Let me share a scriptural example that I think is applicable to those considering marriage or parenthood. The children of Israel wandered in the wilderness for 40 years because they feared to enter the land promised them by Jehovah. They eventually wandered up the east side of the Jordan River. They were camped on Mount Nebo, looking across at the promised land. Moses was instructed to pass the prophetic mantle to Joshua. Jehovah was ready to perform a miracle to impress upon the children of Israel that Joshua was the new prophet and also to test their courage one last time. A miracle parallel to Moses' parting of the Red Sea was to demonstrate the Lord's power resting on Joshua.
Joshua had the camp of Israel move close to the river and asked each man and woman to "sanctify" themselves (Joshua 3:5). In this day that would mean to wash your clothes, turn off trashy television, catch up on your tithing, read the scriptures for an hour, and say your prayers. These activities would encourage the Spirit to dwell with you. In the morning the children of Israel were not left as spectators high on the riverbanks when it was time to part the waters. Rather, 12 men carried the ark of the covenant to the water's edge. Then, as the Lord explained:
And it shall come to pass, as soon as the soles of the feet of the priests that bear the ark of the Lord, the Lord of all the earth, shall rest in the waters of Jordan, that the waters of Jordan shall be cut off from the waters that come down from above; and they shall stand upon an heap. [Joshua 3:13]
It took faith and courage for those 12 men and the children of Israel who followed to step off the bank into the swirling waters of the spring runoff. As the water covered the soles of their feet, the miracle then happened, and the waters were stopped.
So it may be with you in your quest for an eternal partner or for an eternal relationship. We cannot sit in our apartments, we cannot spend long hours at work, we cannot endlessly play video games and wait for the Lord to bring a spouse to the altar for us. We cannot wait for the Lord to create a special love between our spouse and us. He does not magically cause the perfect family to appear when there has been little, if any, effort on our part. Waving at a group of girls or guys across the cultural hall, driving your spouse to the grocery store once a week, or just knowing the names of your children is not resting the soles of your feet in the waters of marriage and family life.

TASK BRIEF: Write the next part of the talk on the Jordan crossing and marriage, picking up after its final sentence. The data placed after the talk on the Jordan crossing and marriage is separate material, unrelated to that talk.

COLLECTED DATA:
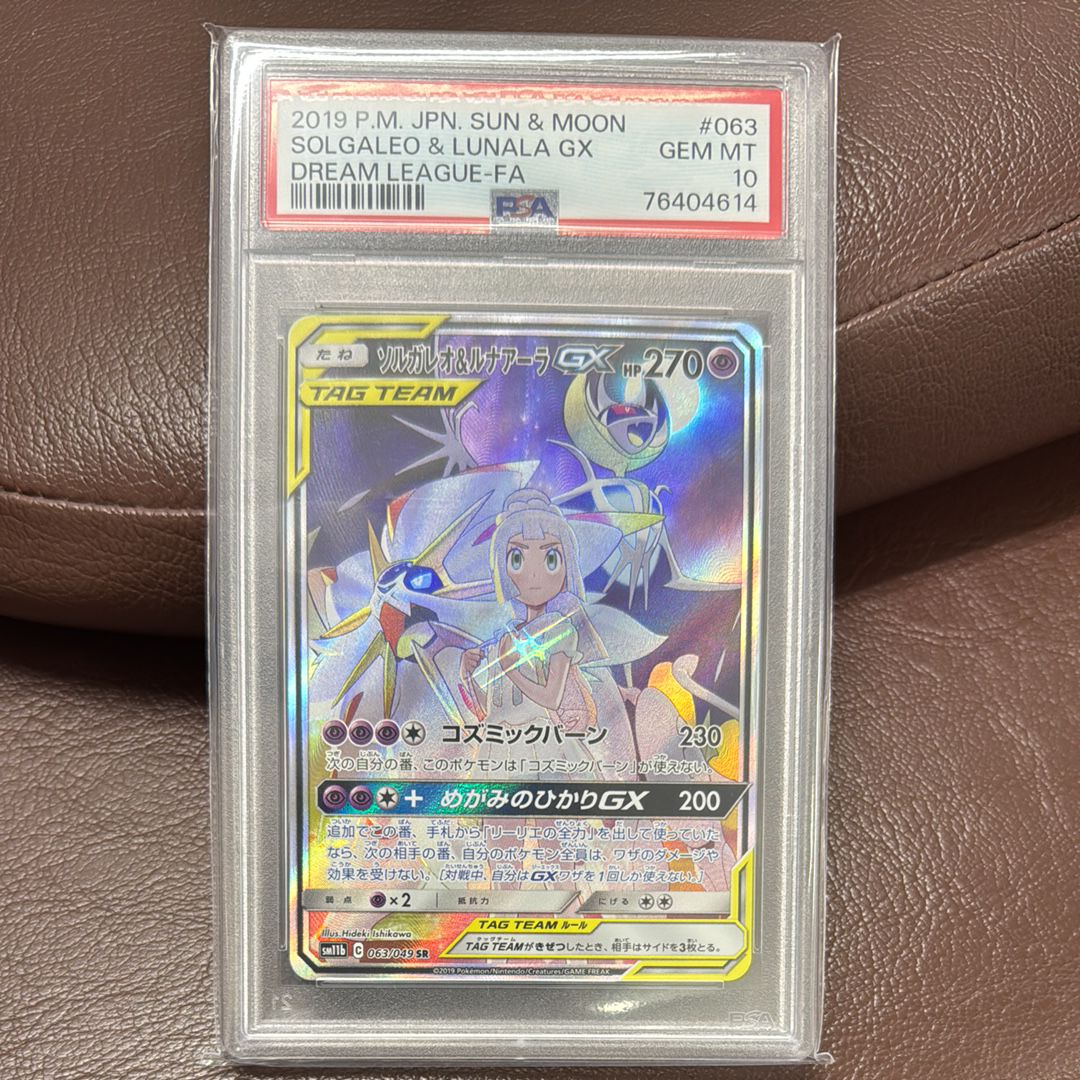 ソルガレオ&ルナアーラGX (リーリエ) SR :SA (ソルルナGX) [SM11b 063/049](強化拡張パック「ドリームリーグ」)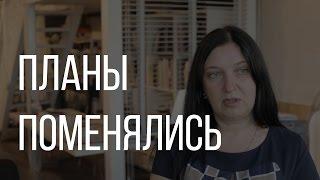 Обучение риэлторов. Планы поменялись? Ирина Богомолова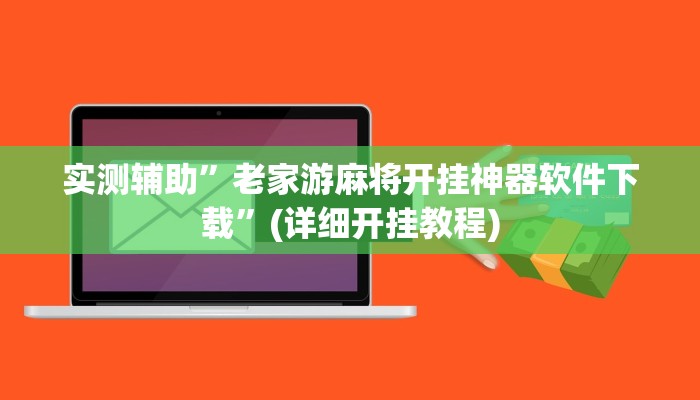 实测辅助”老家游麻将开挂神器软件下载”(详细开挂教程)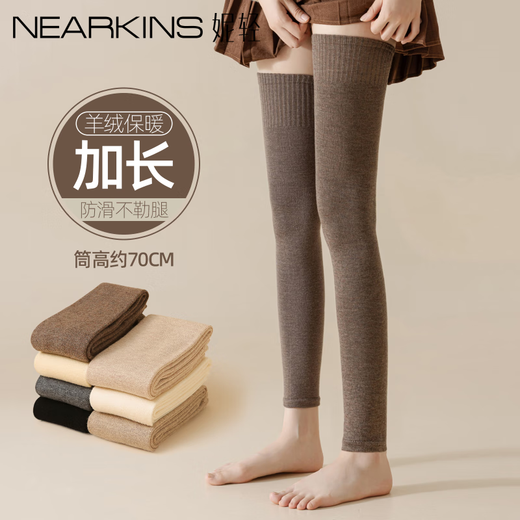 Leg Covers Autumn and Winter Lamb Wool Knee Socks Warm Extra Long Over-the-Knee Socks Cover Women's Non-Slip Thigh Socks Knee Socks Warm Lambswool_High Elasticity Anti-Slip_Pack Black 1 Pair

WRITTEN REPLY:
During the 1970s cohabitation became popular, allowing couples to ease into marriage, to try out being married without the commitments and responsibilities of marriage. Social scientists in general applauded this emerging social custom and argued that cohabiting would increase marital satisfaction and reduce divorce. They reasoned that cohabiting is an opportunity to confirm real compatibility and that a marriage that followed would be happier and more stable. This pronouncement was not one of social sciences' finest hours. The truth of the matter is that 30 years of research has made it clear that couples who cohabit and then wed are less happy and are more likely to divorce! Why? Because cohabiting couple are not willing to exercise the faith to make a lifelong commitment, and their commitment does not increase much when they marry.
In defense of the social sciences, they are starting to figure this marriage thing out a little better. For example, a recent book entitled In Defense of Marriage analyzes mountains of statistical data demonstrating that married men and women are happier, healthier, and live longer than single or divorced men and women. Marriage is part of God's great plan. It is good for both the body and soul.
I realize that not all will have the opportunity to marry in this life, but, with faith and courage, most will. And eventually all righteous men and women will share these blessings. It is estimated that 95 percent of all Americans have been married at least once by age 45. Please don't wait until you are 44 to seriously pursue marriage. Social research reveals that marrying in the 20s somewhat increases marital happiness and reduces the likelihood of divorce. I promise you that if you pursue marriage and family life with sincere intent that the Father will bless you to eventually achieve this blessed state.
The fourth suggestion that I offer to establish and nurture an eternal relationship is to keep physical intimacy at an appropriate level so as to enjoy the presence of the Spirit and to be worthy to seal your commitment to each other in the temple. Elder Holland gave a talk here at BYU entitled "Of Souls, Symbols, and Sacraments." Because of its powerful, pure doctrine, he was asked to repeat it in general conference. If you don't have a copy, please ask your campus bishop for one. It is pure doctrine that lovingly explains how chastity is a necessary condition for eternal life.
As I mentioned in my introduction, hooking up and dating among non-LDS almost always involve sexual activity. Such must not be the case for Latter-day Saints. I am happy to report that Brother Top's and my research with LDS high school students reveals that their premarital sexual activity is substantially below the national level. But at times it seems like we members of the Church get caught up in the ways of the world and end up adopting them to a degree. We may not be going as fast as the world, but, unfortunately, we sometimes are headed in the same direction.
Let me illustrate this worldly marching attitude with an example. A friend of mine was serving as the bishop of a BYU ward. He was teasing the elders quorum president about not being married.
He received the stock reply from the quorum president: "I just haven't found the right girl yet."
My friend then asked, "What kind of girl are you looking for?"
The reply was, "A girl worthy to go to the temple." But then, with a grin, the elders quorum president added, "But just barely."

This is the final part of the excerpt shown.